====== EXTRAIT
Vidéo de Simone Veil en Israël
Une grande dame vient de nous quitter. J’avais rencontré Simone Veil pour une interview en Israël en 2002 et je me souviens qu’au-delà des mots, c’était son regard lumineux qui m’avait impressionné.
En fouillant dans mes archives vidéo, j’ai retrouvé cette interview de Simone Veil à l’Institut Weizmann en compagnie de Maxi Librati, un homme extraordinaire lui aussi, rescapé d’Auschwitz et grand philanthrope.
En pleine seconde intifada, Simone Veil venait en Israël et exprimait son soutien à cette démocratie dans sa lutte contre le terrorisme. Elle nous parlait aussi du réel danger antisémite qui ne venait plus, selon elle, de l’extrême droite mais de l’extrême gauche. En voici quelques extraits :
Madame Veil bonjour, pouvez-vous nous dire pourquoi ce voyage en Israël ?
« D’abord, je viens très souvent [en Israël] pour des raisons très diverses. La dernière fois c’était pour yom haShoah et pour Yad Vashem parce que je préside en France la Fondation pour la Mémoire de la Shoah et que nous travaillons maintenant beaucoup avec Yad Vashem. Aujourd’hui c’est pour l’inauguration de ce jardin de la mémoire, donc c’est encore lié à la mémoire. Mais c’est une mémoire… c’est très particulier ici parce que tout est projeté vers l’avenir puisqu’on travaille pour la recherche [Institut Weizmann], ce sont des chercheurs qui sont ici et qui travaillent pour le progrès de l’humanité, pour le bien de l’humanité. »
============
====== DONNÉES AFFICHÉES
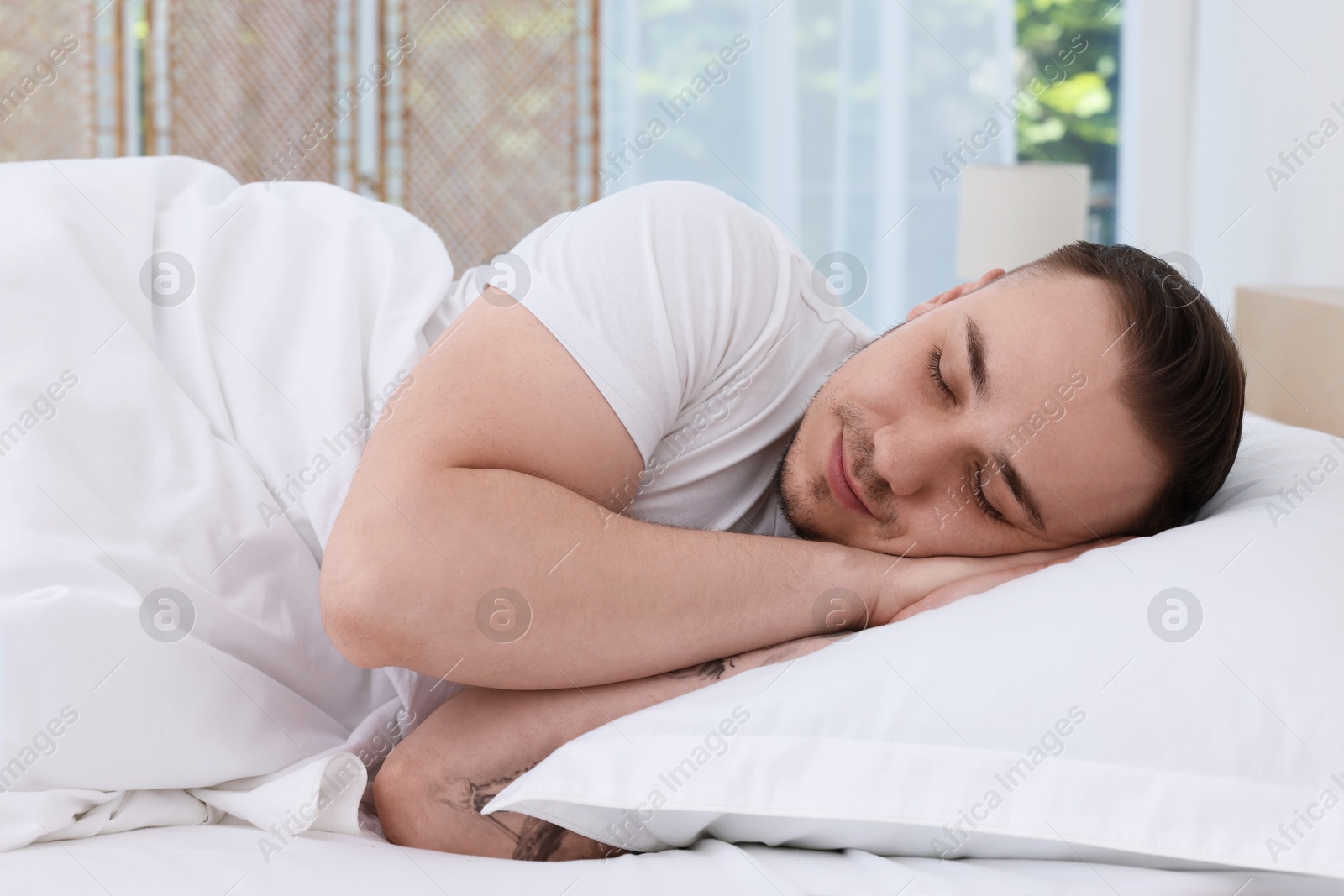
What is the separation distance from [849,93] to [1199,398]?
2.61 m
============
- **TÂCHES À RÉALISER**:
1 – D'après l'extrait, en quelle année a eu lieu l'interview de Simone Veil en Israël ?
2 – Relevez dans l'extrait, sans rien modifier, le passage qui va de « En fouillant dans » à « en Israël ? ».

- **CORRIGÉ DES EXERCICES**:
1 – En 2002.

2 –
En fouillant dans mes archives vidéo, j’ai retrouvé cette interview de Simone Veil à l’Institut Weizmann en compagnie de Maxi Librati, un homme extraordinaire lui aussi, rescapé d’Auschwitz et grand philanthrope.
En pleine seconde intifada, Simone Veil venait en Israël et exprimait son soutien à cette démocratie dans sa lutte contre le terrorisme. Elle nous parlait aussi du réel danger antisémite qui ne venait plus, selon elle, de l’extrême droite mais de l’extrême gauche. En voici quelques extraits :
Madame Veil bonjour, pouvez-vous nous dire pourquoi ce voyage en Israël ?